**ACTIVITIES:**
A) Summarize the passage on ethically made clothing in two sentences.
B) Continue the passage on ethically made clothing from the point where it stops.

**SELECTED PASSAGE:**

It's no wonder that big brands prefer to conceal these facts and that we prefer not to face them, too. But there's a solution that requires neither ignoring (or implicitly supporting) these unacceptable conditions nor forgoing fashion altogether: seek out apparel with a commendable story stitched into its pattern. Buy less, and buy from brands that are upfront about their sourcing, production and distribution practices.
Fortunately, more and more of today's apparel lines are doing just that. They're following organic standards to cultivate their fibers, employing artisan tailors with fair wages and ensuring that their products are made to last. They're enabling us to wear what makes us look good and feel good, while doing good at the same time.
Below, we've rounded up a few of our favorite labels of the moment for thoughtful wardrobe essentials, from lingerie to athletic apparel and more. All are responsibly and respectfully made in the United States. If you're currently refreshing your closet for spring, we urge you to consider these or other conscious clothing brands, taking a more mindful approach to shopping for the sake of both the makers and the planet (with sacrifices to ethical values or style).
Versatile go-to dresses: Season
After eight years working in the fashion industry as a stylist, blogger, on-air host and more, Jessie Artigue launched Season with a few key values in mind: form and function plus timeless style to make women feel beautiful on a broad variety of occasions (and at a broad variety of body sizes), plus the wellbeing of both apparel makers and Mother Earth. Enter the Pepper Dress, made in the U.S. with 100% silk that's draped in a loose and generous shape to conveniently conserve fabric (plus comfort and self-confidence). It can be worn in more than five different ways, styled simply or layered with accessories, to take you everywhere from a wedding to an after-work coffee date.

**EXTRACTED MATERIAL:**
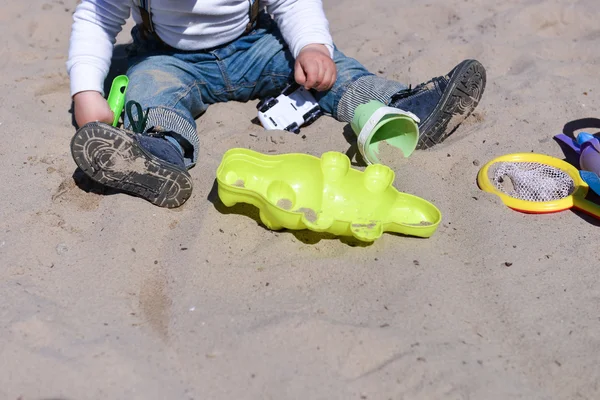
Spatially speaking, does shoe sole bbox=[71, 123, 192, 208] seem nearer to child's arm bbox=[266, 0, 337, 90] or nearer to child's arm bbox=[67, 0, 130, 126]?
child's arm bbox=[67, 0, 130, 126]

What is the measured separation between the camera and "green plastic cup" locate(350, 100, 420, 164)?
1.63 metres

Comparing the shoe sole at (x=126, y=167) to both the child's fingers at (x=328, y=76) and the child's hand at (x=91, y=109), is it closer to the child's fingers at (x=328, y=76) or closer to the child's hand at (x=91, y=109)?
the child's hand at (x=91, y=109)

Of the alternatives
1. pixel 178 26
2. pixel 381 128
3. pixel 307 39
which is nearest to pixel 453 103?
pixel 381 128

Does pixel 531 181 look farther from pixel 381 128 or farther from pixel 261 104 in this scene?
pixel 261 104

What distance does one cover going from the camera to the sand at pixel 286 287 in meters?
1.12

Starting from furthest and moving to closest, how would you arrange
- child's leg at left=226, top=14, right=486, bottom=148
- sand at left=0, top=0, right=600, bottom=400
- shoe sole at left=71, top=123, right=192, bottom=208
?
child's leg at left=226, top=14, right=486, bottom=148
shoe sole at left=71, top=123, right=192, bottom=208
sand at left=0, top=0, right=600, bottom=400

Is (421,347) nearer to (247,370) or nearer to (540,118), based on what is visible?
(247,370)

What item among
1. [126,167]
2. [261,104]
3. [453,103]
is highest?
[453,103]

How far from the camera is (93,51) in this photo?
1.82 m

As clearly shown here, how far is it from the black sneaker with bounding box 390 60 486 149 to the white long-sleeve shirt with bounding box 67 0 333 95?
1.09 feet

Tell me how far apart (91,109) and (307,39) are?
2.24 ft

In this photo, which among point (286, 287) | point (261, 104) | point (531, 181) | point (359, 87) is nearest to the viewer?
point (286, 287)

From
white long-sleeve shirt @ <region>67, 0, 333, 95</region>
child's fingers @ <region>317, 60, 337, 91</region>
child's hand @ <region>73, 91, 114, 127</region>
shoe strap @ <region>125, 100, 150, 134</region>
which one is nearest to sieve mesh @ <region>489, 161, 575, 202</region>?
child's fingers @ <region>317, 60, 337, 91</region>

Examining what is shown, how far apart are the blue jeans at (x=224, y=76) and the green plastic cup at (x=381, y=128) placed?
0.37ft
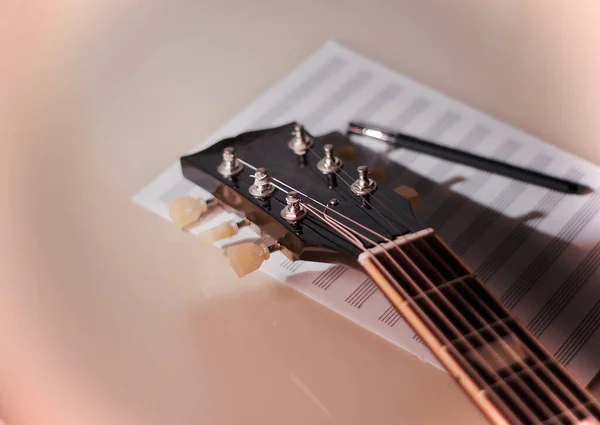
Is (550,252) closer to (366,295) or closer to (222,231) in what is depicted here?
(366,295)

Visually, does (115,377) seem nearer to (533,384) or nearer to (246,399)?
(246,399)

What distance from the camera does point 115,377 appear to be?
742 millimetres

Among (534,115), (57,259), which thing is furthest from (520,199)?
(57,259)

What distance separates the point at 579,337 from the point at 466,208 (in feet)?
0.68

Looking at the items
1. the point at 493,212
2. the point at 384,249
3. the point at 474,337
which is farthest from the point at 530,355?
the point at 493,212

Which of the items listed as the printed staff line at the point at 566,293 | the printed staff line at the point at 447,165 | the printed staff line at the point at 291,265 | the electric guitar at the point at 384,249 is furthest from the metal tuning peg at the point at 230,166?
the printed staff line at the point at 566,293

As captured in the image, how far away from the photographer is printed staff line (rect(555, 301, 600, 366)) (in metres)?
0.71

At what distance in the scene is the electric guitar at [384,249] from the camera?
23.4 inches

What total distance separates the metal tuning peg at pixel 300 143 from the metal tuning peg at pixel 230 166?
0.22 feet

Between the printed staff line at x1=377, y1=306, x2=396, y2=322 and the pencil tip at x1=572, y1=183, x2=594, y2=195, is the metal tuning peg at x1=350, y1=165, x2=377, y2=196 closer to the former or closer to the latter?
the printed staff line at x1=377, y1=306, x2=396, y2=322

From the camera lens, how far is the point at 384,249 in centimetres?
71

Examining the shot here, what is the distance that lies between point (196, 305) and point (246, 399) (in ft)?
0.44

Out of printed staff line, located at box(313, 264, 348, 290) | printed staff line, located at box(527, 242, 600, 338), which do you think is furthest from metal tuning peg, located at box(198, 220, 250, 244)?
printed staff line, located at box(527, 242, 600, 338)

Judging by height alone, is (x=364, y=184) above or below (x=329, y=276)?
above
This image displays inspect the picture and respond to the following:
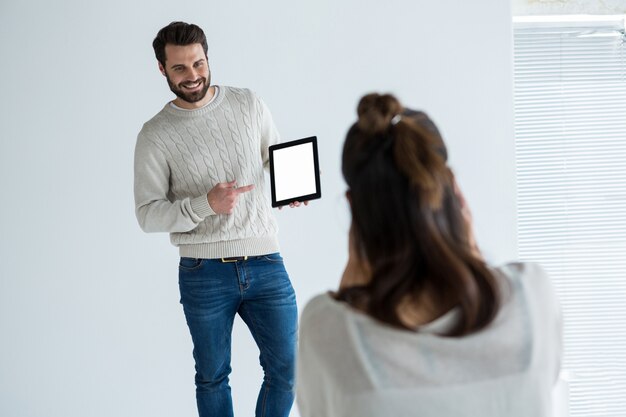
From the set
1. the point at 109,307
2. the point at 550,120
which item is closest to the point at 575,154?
the point at 550,120

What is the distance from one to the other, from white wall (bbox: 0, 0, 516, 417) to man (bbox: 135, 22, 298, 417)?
26.0 inches

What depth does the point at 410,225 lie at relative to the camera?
43.5 inches

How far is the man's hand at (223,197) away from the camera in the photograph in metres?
2.31

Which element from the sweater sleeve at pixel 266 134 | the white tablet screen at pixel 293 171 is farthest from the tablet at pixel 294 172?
the sweater sleeve at pixel 266 134

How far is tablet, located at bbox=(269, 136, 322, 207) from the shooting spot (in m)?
2.45

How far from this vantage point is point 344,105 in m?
3.20

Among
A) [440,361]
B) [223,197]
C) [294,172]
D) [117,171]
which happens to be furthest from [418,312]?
[117,171]

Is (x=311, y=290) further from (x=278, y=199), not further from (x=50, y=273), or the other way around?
(x=50, y=273)

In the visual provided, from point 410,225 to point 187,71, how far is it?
1476mm

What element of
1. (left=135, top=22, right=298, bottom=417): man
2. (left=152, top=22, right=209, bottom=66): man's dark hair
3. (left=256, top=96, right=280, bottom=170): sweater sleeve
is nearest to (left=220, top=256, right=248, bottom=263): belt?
(left=135, top=22, right=298, bottom=417): man

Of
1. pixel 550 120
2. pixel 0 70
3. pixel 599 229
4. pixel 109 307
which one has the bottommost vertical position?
pixel 109 307

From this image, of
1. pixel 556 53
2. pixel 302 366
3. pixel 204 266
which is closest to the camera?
pixel 302 366

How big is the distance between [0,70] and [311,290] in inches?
59.7

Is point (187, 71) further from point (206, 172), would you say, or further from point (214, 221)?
point (214, 221)
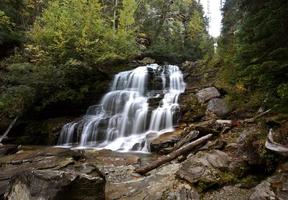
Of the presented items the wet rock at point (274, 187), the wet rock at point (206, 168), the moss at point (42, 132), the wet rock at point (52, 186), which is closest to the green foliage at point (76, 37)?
the moss at point (42, 132)

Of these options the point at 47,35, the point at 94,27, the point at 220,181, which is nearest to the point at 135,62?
the point at 94,27

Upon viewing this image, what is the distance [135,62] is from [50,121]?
8219mm

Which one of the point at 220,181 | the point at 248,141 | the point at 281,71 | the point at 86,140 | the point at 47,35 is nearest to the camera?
the point at 220,181

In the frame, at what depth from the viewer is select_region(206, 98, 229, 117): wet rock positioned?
1265 centimetres

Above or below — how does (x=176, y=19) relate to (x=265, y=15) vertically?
above

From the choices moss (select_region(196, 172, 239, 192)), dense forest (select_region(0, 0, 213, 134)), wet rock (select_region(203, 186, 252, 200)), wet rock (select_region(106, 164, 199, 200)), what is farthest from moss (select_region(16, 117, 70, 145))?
wet rock (select_region(203, 186, 252, 200))

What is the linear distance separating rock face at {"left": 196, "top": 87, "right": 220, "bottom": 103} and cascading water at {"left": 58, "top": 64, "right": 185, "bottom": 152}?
115cm

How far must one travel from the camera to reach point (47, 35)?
19.3m

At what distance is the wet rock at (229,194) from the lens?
18.0ft

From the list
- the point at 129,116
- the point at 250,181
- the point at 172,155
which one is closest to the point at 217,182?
the point at 250,181

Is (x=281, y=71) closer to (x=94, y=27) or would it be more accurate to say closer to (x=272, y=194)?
(x=272, y=194)

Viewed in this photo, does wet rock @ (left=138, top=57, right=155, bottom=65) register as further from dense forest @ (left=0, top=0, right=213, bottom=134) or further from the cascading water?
the cascading water

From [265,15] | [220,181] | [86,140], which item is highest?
[265,15]

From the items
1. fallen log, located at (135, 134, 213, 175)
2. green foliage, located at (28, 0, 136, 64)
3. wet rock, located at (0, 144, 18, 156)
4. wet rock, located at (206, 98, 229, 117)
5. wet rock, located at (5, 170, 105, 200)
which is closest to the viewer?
wet rock, located at (5, 170, 105, 200)
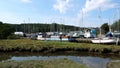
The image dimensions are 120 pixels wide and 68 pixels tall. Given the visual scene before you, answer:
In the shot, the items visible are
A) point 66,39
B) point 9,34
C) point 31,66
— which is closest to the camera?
point 31,66

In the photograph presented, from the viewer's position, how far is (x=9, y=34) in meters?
79.8

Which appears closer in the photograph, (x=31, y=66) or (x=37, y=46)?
(x=31, y=66)

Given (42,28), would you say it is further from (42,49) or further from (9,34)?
(42,49)

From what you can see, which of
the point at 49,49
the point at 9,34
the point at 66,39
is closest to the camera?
the point at 49,49

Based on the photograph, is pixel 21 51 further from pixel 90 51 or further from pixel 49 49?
pixel 90 51

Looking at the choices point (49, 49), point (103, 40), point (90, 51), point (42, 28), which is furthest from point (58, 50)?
point (42, 28)

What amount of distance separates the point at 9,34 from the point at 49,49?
131 ft

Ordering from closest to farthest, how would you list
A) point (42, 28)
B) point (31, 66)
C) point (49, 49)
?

**ANSWERS FOR THIS EXERCISE:**
A) Instead of ignoring the conditions behind much of fashion or giving it up, shoppers can buy less and choose brands that are open about their sourcing, production and distribution, a growing number of which use organic standards, pay artisan tailors fair wages and make lasting products. Among the favorite U.S.-made labels rounded up is Season, launched by former stylist Jessie Artigue, whose silk Pepper Dress can be worn in more than five ways for occasions from a wedding to an after-work coffee date.

B)
Lingerie: Brook There
Confidence meets comfort in these undies and bras (plus other loungewear), sewn with strong attention to ethics and the environment. The fabrics include GOTS-certified organic cotton jersey from South Carolina and linen milled in California, plus trims of silk and spandex; after sourcing, they're dyed in Pennsylvania, using fiber-reactive tints whenever possible. The lingerie is then sewn in New England at the same facility where the inventory is stored until shipping, minimizing carbon emissions from transport. Along with sizing, price and other common filtering categories, online customers can sort the shop by specific ethics, including "vegan," "cut and sewn in Maine" and more.
Athletic apparel: Fibre Athletics
Say "yes" to sweat, but "no" to sweatshops. Based in Chicago, this sportswear label is a dedicated member of the Fair Trade movement. The company uses organic and recycled materials to minimize its carbon footprint, which means making less waste, using less energy and abstaining from toxic pollutants — and all of those materials are sourced, cut and sewn in America. The online shop provides all the details you never knew you never knew about your previous performance-wear, like the fact that the cotton for the Everywhere Jacket is grown in Texas and spun in North Carolina.
Denim: Bluer Denim
Whether bootcut, matchstick or skinny, the cotton for these jeans is grown in Georgia, then milled in North Carolina, before it's cut, sewn and finished in Los Angeles with copper constructed in Kentucky, all based on designs from the company headquarters in Portland, Oregon. (Repeat that five times fast.) Each step of the multi-state process shows a commitment to local manufacturers and eco-friendly operations. But perhaps most remarkable is the brand's "buy one, give one" model. When you make a purchase, you can send in a gently used pair of jeans (with a $5 discount code for future orders offered in return), and Bluer donates them to charity. This both aids those in need of clothing and reduces waste for a total win-win.